Capítulo 143 —¿Estás casada? —preguntó Celeste.
Realmente quería averiguar todos los detalles sobre ella.
Pero Julieta podía entenderlo; Sofía sentía simpatía por ella y la había invitado a cenar.
Cualquier padre sería cauteloso en una situación así.
Julieta asintió levemente.
Al saber que estaba casada, la expresión de Celeste se relajó un poco.
Sofía no dejaba de hablar con Julieta, con una sonrisa brillante en los ojos.
Ya había guardado el número de Julieta en su reloj inteligente para niños.
Con mucha educación preguntó:
—Cuando no estés muy ocupada en el trabajo, ¿puedo llamarte?
Julieta sonrió. Sintió una cálida emoción recorrerle el pecho.
—Claro que puedes.
En ese momento, Héctor recibió una llamada.
Le dijo algo a Celeste y se levantó para salir.

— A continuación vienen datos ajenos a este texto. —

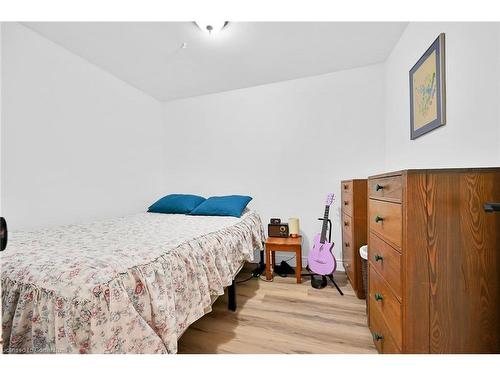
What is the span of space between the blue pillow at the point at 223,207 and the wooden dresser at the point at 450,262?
165 centimetres

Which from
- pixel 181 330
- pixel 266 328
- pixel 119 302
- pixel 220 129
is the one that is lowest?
pixel 266 328

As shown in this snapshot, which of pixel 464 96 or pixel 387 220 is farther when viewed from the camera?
pixel 464 96

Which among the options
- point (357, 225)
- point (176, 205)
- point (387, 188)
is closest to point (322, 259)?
point (357, 225)

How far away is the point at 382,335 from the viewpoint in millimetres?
1055

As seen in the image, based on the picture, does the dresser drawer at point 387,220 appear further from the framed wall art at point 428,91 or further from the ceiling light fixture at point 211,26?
the ceiling light fixture at point 211,26

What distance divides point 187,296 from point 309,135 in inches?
83.9

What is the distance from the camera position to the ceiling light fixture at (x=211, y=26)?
1.63m

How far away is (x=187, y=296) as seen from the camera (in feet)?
3.60

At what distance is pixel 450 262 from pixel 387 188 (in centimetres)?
35

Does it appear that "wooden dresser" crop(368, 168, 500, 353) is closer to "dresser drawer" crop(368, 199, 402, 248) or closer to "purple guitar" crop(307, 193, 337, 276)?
"dresser drawer" crop(368, 199, 402, 248)

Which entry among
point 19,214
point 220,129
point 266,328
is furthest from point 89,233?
point 220,129

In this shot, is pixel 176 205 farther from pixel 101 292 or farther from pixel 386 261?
pixel 386 261

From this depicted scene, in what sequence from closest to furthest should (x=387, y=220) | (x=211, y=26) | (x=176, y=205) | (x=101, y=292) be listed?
(x=101, y=292) → (x=387, y=220) → (x=211, y=26) → (x=176, y=205)
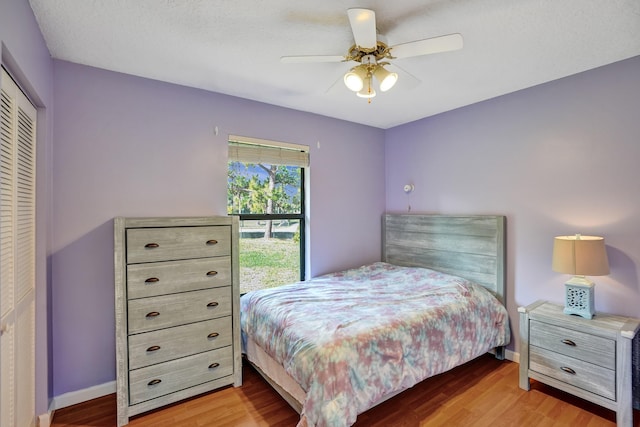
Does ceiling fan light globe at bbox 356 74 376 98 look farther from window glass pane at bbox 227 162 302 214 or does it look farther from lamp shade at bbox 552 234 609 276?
lamp shade at bbox 552 234 609 276

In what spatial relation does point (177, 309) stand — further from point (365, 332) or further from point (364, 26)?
point (364, 26)

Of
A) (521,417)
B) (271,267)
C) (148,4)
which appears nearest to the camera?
(148,4)

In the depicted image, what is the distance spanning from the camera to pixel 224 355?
237 cm

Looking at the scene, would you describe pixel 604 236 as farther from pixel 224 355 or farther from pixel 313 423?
pixel 224 355

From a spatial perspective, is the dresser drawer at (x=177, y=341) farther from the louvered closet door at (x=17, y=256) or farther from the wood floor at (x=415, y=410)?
the louvered closet door at (x=17, y=256)

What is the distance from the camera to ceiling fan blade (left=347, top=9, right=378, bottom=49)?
1418 mm

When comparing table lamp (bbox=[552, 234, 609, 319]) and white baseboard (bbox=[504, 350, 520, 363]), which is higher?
table lamp (bbox=[552, 234, 609, 319])

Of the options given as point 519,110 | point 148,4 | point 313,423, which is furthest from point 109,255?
point 519,110

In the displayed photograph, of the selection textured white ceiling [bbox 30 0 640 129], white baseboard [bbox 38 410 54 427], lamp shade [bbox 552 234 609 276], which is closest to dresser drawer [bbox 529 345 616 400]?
lamp shade [bbox 552 234 609 276]

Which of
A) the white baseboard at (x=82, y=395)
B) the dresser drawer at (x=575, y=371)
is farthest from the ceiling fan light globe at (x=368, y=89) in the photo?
the white baseboard at (x=82, y=395)

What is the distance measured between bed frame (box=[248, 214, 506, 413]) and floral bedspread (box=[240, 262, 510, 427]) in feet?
0.56

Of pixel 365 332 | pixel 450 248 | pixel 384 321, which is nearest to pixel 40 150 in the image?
pixel 365 332

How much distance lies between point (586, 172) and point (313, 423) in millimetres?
2644

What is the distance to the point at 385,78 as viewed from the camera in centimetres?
188
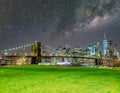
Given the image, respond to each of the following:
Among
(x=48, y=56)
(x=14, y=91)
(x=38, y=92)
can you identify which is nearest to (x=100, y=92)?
(x=38, y=92)

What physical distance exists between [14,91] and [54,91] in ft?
6.06

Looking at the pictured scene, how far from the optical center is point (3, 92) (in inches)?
572

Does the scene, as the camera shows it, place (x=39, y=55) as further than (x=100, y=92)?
Yes

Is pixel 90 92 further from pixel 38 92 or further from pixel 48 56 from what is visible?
pixel 48 56

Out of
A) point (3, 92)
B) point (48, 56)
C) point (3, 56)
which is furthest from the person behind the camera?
point (48, 56)

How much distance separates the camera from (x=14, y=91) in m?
15.1

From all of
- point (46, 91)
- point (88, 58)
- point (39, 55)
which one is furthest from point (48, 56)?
point (46, 91)

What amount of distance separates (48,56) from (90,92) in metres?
158

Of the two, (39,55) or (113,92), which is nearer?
(113,92)

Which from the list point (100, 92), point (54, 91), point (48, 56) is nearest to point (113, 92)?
A: point (100, 92)

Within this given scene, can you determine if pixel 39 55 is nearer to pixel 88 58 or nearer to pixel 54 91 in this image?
pixel 88 58

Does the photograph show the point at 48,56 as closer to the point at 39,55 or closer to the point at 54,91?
the point at 39,55

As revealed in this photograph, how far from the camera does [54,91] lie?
15.3 metres

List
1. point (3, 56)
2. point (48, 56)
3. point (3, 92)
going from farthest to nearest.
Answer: point (48, 56) < point (3, 56) < point (3, 92)
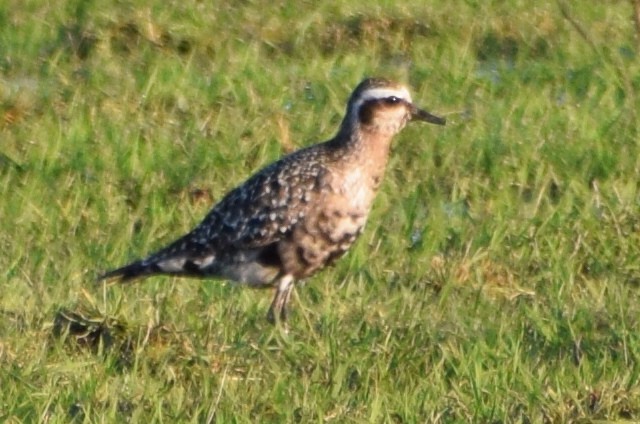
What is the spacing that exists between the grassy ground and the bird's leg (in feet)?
0.27

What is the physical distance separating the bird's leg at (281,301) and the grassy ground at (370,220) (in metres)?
0.08

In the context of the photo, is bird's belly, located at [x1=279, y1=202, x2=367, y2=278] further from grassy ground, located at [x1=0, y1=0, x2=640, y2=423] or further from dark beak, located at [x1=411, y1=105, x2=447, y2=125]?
dark beak, located at [x1=411, y1=105, x2=447, y2=125]

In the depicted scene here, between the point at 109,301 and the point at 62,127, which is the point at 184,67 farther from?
the point at 109,301

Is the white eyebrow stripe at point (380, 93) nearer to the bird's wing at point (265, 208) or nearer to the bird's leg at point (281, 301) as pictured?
the bird's wing at point (265, 208)

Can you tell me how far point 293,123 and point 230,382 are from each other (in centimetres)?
379

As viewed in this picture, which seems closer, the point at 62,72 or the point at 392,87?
the point at 392,87

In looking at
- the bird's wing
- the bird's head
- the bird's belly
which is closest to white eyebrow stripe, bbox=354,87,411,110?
the bird's head

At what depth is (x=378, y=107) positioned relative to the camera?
26.3 feet

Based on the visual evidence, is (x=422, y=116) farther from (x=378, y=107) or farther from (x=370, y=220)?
(x=370, y=220)

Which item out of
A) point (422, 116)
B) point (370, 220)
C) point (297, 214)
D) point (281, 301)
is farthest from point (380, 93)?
point (281, 301)

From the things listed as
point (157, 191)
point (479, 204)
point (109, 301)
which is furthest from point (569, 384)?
point (157, 191)

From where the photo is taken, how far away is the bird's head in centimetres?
802

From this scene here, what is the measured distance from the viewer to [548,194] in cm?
897

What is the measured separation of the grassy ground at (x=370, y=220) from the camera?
6.29 metres
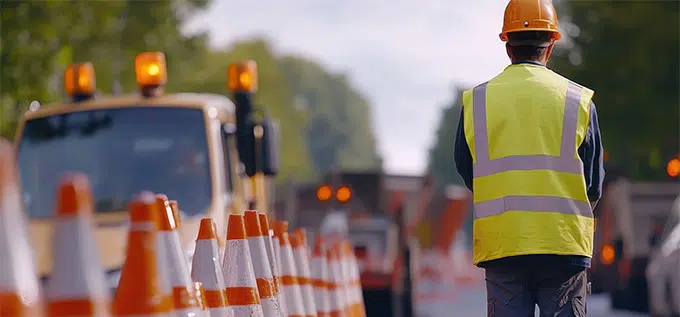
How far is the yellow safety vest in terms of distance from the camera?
6.23 meters

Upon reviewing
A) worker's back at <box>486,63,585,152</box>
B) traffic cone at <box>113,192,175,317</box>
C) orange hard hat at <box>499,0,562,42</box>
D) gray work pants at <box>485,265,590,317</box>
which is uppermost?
orange hard hat at <box>499,0,562,42</box>

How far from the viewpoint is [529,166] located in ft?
20.7

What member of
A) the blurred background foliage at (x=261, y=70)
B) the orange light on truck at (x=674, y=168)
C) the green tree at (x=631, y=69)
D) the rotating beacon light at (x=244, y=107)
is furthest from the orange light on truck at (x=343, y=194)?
the green tree at (x=631, y=69)

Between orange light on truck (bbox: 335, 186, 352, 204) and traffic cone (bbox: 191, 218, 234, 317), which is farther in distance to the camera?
orange light on truck (bbox: 335, 186, 352, 204)

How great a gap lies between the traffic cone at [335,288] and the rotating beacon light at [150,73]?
217 cm

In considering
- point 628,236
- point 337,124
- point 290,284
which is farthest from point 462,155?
point 337,124

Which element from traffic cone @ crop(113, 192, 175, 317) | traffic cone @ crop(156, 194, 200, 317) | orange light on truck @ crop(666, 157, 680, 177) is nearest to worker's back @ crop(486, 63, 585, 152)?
traffic cone @ crop(156, 194, 200, 317)

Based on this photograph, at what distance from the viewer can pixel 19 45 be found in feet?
68.5

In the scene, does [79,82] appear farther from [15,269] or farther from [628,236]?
[628,236]

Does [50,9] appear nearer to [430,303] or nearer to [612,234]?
[612,234]

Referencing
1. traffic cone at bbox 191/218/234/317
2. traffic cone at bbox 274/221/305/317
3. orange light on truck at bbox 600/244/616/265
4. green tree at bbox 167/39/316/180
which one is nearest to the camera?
traffic cone at bbox 191/218/234/317

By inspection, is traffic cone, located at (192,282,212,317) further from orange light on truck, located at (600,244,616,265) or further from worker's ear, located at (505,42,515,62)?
orange light on truck, located at (600,244,616,265)

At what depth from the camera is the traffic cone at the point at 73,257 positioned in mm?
3859

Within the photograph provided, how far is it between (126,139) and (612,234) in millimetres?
14573
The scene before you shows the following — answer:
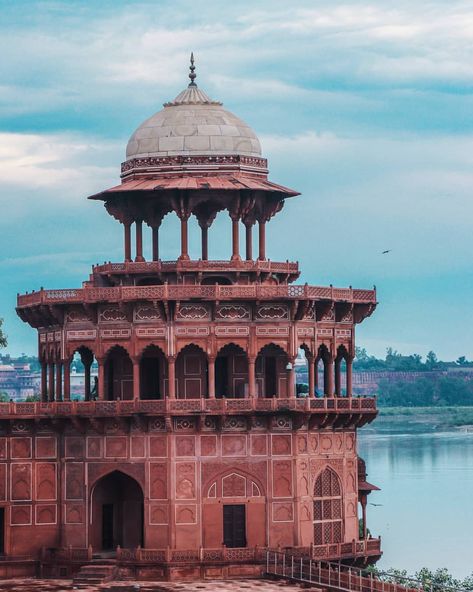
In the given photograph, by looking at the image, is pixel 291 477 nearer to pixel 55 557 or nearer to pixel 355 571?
pixel 355 571

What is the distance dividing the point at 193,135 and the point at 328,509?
11.4 metres

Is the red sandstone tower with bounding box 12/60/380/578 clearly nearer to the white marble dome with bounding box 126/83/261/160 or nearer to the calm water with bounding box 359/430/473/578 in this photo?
the white marble dome with bounding box 126/83/261/160

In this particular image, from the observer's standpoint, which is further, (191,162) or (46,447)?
(191,162)

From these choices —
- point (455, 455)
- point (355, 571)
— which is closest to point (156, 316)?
point (355, 571)

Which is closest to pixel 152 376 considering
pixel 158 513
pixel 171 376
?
pixel 171 376

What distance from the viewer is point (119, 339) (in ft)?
170

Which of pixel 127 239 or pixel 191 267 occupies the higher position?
pixel 127 239

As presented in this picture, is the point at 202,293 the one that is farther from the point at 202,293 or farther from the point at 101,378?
the point at 101,378

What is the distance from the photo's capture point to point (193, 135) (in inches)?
2099

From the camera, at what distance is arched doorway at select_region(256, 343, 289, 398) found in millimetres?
52688

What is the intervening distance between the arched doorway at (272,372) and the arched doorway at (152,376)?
277 centimetres

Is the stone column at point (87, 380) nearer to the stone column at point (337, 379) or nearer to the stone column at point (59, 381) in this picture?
the stone column at point (59, 381)

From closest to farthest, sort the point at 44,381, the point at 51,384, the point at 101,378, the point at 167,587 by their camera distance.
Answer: the point at 167,587 → the point at 101,378 → the point at 51,384 → the point at 44,381

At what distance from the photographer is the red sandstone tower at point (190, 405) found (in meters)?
50.7
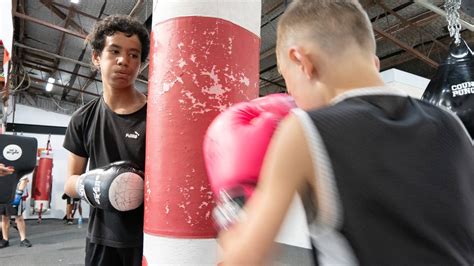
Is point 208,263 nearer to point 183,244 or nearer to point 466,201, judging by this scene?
point 183,244

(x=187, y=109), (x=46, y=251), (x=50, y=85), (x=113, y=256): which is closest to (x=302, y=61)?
(x=187, y=109)

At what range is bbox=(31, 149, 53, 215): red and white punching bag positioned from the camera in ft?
25.7

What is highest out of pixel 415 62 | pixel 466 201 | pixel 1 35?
pixel 415 62

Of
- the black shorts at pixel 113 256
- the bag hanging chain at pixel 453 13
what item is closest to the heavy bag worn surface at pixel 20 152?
the black shorts at pixel 113 256

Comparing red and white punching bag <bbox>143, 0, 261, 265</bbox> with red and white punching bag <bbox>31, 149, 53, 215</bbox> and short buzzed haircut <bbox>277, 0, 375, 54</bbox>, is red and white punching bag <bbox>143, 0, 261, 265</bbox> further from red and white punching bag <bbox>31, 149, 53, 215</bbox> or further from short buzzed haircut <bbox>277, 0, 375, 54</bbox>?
red and white punching bag <bbox>31, 149, 53, 215</bbox>

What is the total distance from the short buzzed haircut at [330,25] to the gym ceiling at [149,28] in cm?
345

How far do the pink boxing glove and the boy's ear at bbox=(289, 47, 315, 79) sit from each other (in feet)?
0.33

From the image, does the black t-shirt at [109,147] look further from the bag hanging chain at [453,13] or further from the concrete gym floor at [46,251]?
the concrete gym floor at [46,251]

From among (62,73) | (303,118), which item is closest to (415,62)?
(303,118)

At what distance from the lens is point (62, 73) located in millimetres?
8742

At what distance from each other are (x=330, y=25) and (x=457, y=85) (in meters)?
1.42

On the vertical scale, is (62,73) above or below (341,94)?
above

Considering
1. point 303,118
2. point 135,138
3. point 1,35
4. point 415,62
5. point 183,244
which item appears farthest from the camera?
point 415,62

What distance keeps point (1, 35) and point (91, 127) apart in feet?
2.84
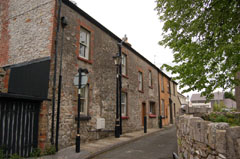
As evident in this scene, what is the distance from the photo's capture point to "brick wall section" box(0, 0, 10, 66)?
9.37 m

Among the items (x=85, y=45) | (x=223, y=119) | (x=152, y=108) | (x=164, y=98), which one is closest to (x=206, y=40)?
(x=223, y=119)

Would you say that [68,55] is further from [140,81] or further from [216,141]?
[140,81]

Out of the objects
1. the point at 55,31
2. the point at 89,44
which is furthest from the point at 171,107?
the point at 55,31

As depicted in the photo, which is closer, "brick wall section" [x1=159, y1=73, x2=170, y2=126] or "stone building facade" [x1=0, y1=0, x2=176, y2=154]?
"stone building facade" [x1=0, y1=0, x2=176, y2=154]

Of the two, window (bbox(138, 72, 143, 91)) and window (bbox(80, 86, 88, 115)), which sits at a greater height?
window (bbox(138, 72, 143, 91))

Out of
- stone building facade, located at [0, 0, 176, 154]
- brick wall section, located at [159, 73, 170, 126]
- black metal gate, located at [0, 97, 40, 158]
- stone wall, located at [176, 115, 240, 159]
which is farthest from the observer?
brick wall section, located at [159, 73, 170, 126]

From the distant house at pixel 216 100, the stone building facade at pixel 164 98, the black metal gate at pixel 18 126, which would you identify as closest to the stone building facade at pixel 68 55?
the black metal gate at pixel 18 126

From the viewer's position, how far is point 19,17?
369 inches

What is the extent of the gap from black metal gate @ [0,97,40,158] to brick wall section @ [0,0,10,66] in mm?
3837

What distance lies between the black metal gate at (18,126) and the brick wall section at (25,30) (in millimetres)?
2419

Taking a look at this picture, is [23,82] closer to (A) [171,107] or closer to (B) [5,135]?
(B) [5,135]

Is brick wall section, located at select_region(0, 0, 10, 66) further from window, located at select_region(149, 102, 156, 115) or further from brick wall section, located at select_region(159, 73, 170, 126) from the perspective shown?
brick wall section, located at select_region(159, 73, 170, 126)

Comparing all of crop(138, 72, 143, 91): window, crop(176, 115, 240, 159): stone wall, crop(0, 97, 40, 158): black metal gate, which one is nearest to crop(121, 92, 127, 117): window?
crop(138, 72, 143, 91): window

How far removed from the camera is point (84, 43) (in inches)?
396
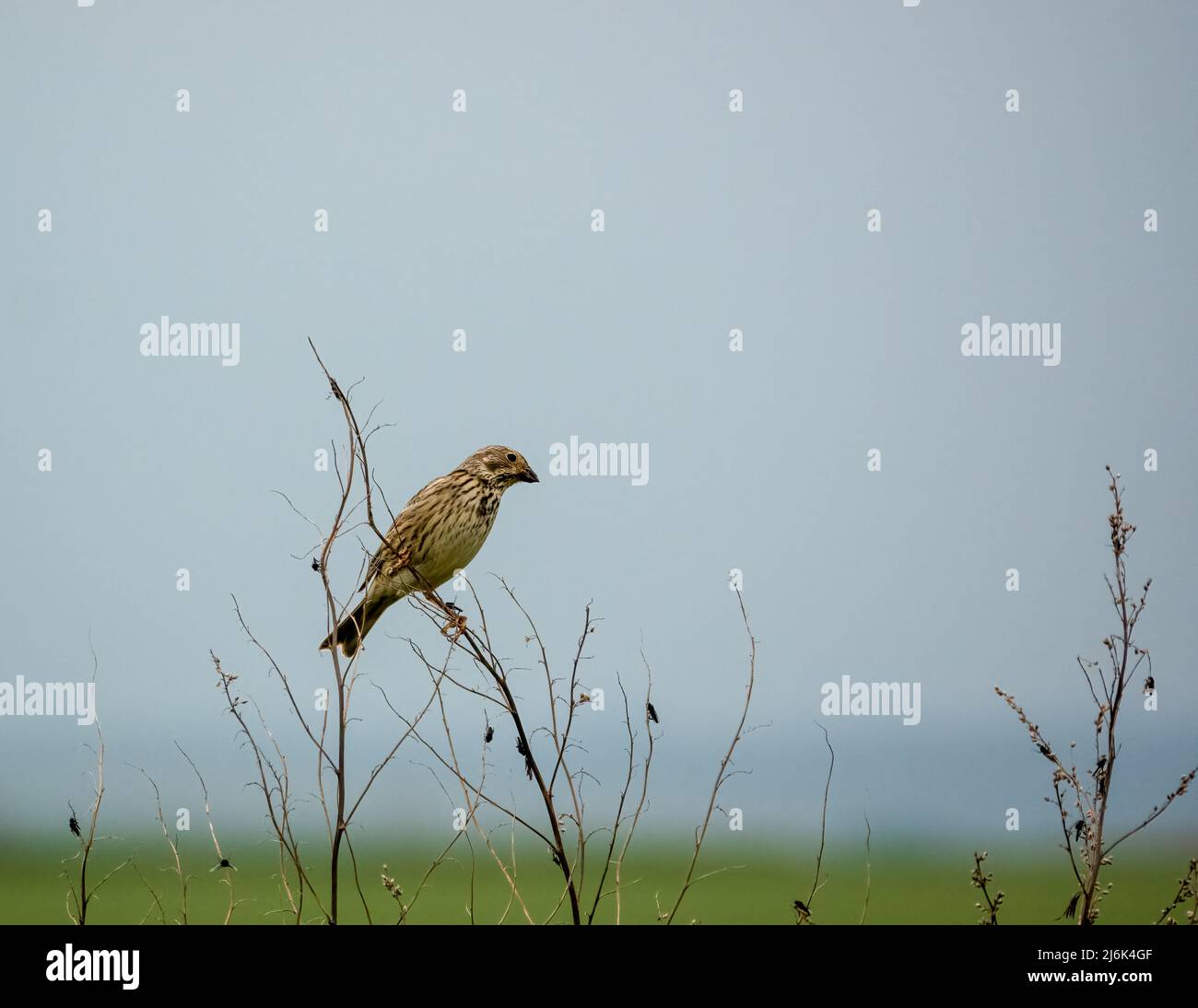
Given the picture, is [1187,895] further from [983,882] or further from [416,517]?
[416,517]

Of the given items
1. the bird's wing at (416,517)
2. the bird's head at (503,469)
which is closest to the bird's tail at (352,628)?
the bird's wing at (416,517)

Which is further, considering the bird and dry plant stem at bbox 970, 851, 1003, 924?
the bird

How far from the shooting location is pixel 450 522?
11.2ft

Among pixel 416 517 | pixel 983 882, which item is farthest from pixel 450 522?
pixel 983 882

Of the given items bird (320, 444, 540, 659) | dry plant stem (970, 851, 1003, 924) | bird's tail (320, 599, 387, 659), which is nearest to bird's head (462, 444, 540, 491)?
bird (320, 444, 540, 659)

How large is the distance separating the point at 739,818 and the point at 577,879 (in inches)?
64.0

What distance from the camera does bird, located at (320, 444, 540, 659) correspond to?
11.2 ft

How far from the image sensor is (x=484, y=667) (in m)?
2.28

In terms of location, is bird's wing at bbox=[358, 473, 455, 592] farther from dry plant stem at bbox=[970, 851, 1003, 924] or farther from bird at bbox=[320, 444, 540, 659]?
dry plant stem at bbox=[970, 851, 1003, 924]

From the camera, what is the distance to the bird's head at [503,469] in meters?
3.46

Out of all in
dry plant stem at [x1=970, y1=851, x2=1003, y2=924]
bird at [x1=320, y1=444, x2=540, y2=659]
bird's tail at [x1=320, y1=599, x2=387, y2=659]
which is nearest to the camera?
Answer: dry plant stem at [x1=970, y1=851, x2=1003, y2=924]

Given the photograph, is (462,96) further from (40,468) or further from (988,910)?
(988,910)

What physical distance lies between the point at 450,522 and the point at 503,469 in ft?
0.76

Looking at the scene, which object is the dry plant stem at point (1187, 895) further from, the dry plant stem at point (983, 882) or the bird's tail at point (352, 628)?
the bird's tail at point (352, 628)
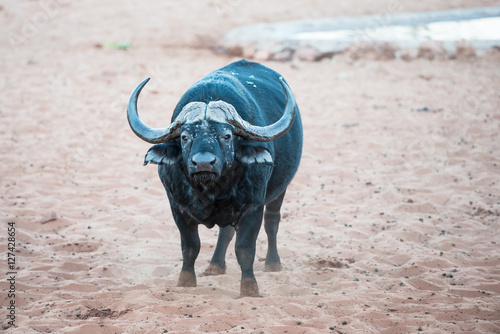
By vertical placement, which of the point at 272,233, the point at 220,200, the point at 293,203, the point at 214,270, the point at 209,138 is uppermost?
the point at 209,138

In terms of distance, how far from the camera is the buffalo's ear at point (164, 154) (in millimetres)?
4445

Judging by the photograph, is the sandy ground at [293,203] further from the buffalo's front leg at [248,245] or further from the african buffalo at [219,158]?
the african buffalo at [219,158]

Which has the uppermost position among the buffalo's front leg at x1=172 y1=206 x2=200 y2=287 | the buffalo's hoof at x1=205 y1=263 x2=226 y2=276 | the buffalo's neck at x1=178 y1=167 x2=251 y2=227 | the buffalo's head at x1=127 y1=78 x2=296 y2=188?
the buffalo's head at x1=127 y1=78 x2=296 y2=188

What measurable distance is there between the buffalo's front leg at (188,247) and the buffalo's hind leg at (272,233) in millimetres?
974

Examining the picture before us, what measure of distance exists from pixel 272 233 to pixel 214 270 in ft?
2.47

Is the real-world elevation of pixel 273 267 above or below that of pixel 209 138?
below

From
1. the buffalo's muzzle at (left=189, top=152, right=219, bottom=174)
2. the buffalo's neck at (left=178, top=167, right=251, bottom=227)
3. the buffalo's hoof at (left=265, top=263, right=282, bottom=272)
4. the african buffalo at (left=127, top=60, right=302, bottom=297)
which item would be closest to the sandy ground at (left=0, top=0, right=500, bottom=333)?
the buffalo's hoof at (left=265, top=263, right=282, bottom=272)

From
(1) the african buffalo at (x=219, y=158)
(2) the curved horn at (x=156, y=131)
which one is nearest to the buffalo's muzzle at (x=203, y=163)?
(1) the african buffalo at (x=219, y=158)

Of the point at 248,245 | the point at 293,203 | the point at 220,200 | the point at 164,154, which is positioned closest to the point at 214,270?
the point at 248,245

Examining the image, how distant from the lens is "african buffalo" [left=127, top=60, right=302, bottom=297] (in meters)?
4.29

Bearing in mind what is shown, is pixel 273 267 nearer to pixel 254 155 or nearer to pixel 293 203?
pixel 254 155

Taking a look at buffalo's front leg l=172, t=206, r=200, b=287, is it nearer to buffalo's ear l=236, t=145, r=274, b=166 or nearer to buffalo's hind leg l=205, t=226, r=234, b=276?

Poco después regresó al salón privado, acompañado de Adriana.
Cuando Adriana vio a Julieta, una sombra oscura cruzó fugazmente por sus ojos.
—Adriana, ya llegaste. Ven, siéntate —la recibió Celeste con tono amable.
Adriana se sentó al lado de Celeste, y Héctor naturalmente ocupó el asiento junto a ella.
Al quedar el lugar junto a Julieta vacío, la tensión en su cuerpo se alivió un poco.
—Papá, ¿por qué no dijiste que Adriana también vendría? —dijo de pronto Sofía, claramente con cierto descontento.
Adriana explicó con suavidad:
—Llamé a Héctor de improviso. Tal vez no tuvo tiempo de avisarte antes. El muñeco que mandé hacer para ti ya está listo. Después te lo doy, ¿sí?
—Gracias —respondió Sofía.
Pero su voz no sonaba muy entusiasmada.
Adriana esbozó una leve sonrisa:
—De nada.
Julieta soltó una risa fría en su interior.